## Entries taken from a collection
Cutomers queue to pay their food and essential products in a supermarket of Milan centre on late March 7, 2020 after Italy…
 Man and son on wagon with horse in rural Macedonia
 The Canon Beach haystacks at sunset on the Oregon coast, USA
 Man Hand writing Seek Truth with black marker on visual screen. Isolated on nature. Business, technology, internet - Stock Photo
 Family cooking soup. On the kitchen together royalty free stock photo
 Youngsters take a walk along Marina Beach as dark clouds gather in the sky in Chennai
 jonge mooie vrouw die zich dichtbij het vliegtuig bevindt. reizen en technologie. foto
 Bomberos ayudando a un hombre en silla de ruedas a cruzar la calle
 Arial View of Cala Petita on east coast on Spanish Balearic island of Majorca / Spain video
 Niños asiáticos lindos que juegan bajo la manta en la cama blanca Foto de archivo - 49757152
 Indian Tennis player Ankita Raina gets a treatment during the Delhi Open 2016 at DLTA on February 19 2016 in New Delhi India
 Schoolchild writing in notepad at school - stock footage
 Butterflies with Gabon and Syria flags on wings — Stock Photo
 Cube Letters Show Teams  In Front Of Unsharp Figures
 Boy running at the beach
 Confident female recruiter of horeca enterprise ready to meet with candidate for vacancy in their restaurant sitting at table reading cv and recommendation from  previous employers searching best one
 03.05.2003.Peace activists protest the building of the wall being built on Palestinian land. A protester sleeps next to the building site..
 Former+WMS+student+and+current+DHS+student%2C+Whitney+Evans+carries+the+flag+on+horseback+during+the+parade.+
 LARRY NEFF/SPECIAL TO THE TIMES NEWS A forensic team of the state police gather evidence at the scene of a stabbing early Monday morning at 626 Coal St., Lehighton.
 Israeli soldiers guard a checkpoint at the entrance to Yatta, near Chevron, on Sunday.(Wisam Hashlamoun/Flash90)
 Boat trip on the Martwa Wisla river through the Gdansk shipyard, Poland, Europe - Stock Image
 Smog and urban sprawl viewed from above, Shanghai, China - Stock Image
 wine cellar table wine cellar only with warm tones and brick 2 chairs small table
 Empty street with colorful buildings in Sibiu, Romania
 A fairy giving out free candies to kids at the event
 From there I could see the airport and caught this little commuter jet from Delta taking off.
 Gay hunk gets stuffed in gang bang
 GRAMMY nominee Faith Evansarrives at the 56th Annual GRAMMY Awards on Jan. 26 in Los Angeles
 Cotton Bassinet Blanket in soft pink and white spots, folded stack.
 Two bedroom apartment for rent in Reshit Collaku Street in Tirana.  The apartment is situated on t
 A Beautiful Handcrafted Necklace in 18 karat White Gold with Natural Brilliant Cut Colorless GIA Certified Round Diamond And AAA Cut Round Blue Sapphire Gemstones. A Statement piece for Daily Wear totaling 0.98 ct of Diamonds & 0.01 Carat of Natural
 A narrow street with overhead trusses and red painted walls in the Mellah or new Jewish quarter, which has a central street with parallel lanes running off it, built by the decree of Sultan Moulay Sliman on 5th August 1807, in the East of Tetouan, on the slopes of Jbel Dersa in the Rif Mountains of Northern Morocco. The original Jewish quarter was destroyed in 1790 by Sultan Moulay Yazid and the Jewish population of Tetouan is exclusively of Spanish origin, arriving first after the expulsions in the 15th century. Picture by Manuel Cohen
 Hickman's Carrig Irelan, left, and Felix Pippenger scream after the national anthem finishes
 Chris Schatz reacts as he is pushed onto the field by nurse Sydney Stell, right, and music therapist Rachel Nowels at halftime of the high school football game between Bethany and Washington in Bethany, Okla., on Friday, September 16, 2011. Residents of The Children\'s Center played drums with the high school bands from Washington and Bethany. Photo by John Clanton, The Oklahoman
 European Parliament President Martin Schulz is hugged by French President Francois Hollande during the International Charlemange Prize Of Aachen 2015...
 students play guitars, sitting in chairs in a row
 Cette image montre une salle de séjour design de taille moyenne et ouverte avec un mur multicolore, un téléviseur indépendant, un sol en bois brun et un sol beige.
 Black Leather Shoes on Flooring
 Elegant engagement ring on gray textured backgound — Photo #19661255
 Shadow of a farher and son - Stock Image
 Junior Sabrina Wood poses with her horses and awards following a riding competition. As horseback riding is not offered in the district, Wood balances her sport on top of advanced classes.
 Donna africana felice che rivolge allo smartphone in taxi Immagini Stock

## What you will do
Please return every line of the records above that contains the word "free".

## Result of the task
 Family cooking soup. On the kitchen together royalty free stock photo
 A fairy giving out free candies to kids at the event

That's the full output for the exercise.